Oh, If You Could Only See Me

Oh, if you could only see me as a child, though the pain and sorrow haunt me

If you could see me as I was, my longing for understanding, for purpose in my life

For a way of knowing who I am, where am I going?

Who will show me, hold my hand, lead me?

Oh, if you would just see me, I am still a child even though I am a man inside

I am still a child I wander the streets looking for somewhere to lay my head

Someone to care, someone to love me as I am

Oh, if you saw me as a child, would you not pick me up, would you not comfort me?

Oh, how did it all go wrong, how many times shall I sing the same song?

I hold out my hand but you just walk on by

I want you to see the pain in me

I want you to see my need

Don’t walk on by look at my face, look at my pain, look at my weight, of my shame

The shame of stealing to hide my pain, a drug-filled life on the streets of shame

How many times can I walk this path, the path to nowhere, a path to emptiness and sorrow?

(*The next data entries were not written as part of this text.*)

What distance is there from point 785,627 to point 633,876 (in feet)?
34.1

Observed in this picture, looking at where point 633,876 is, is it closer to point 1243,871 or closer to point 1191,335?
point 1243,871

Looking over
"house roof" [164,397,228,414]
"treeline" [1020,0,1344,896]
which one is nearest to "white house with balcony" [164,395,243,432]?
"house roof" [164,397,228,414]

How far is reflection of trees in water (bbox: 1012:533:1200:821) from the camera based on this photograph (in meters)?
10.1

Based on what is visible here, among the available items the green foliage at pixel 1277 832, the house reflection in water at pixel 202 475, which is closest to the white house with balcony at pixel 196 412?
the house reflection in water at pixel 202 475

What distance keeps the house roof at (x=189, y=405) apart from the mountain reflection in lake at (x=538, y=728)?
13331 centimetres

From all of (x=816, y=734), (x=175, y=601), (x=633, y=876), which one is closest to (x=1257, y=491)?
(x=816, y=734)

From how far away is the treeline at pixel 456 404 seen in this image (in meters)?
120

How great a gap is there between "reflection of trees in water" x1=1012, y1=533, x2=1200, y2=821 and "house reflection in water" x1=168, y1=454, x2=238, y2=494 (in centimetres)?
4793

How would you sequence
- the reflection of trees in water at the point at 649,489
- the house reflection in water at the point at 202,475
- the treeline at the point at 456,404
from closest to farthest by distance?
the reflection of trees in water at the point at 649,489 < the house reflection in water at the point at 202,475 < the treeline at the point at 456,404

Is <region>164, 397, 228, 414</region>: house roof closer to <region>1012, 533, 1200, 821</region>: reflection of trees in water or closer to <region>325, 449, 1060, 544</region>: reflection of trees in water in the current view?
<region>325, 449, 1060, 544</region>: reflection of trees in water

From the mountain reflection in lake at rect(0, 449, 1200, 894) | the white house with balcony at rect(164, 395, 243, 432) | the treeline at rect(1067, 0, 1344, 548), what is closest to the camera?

I don’t know if I will see tomorrow when I wake up

It’s just the same I reach for my drugs to numb the pain

I cried for help but it never came I live my life on another plain

I closed my eyes for another night; I’m cold and hungry and have no fight

And when I woke I saw this bloke, on the floor in a duffle coat

People came to look at him, poor sod they said, what a sin

That he should die so young

They came to take his body away just as if it were ‘any ole day’

And when they turned his face my way, his face was mine, gone forever

Just another day, just another body, it seems so sad that I have gone

But why didn’t they see me when it was all so wrong?

Why did they walk on by and just look up at the sky?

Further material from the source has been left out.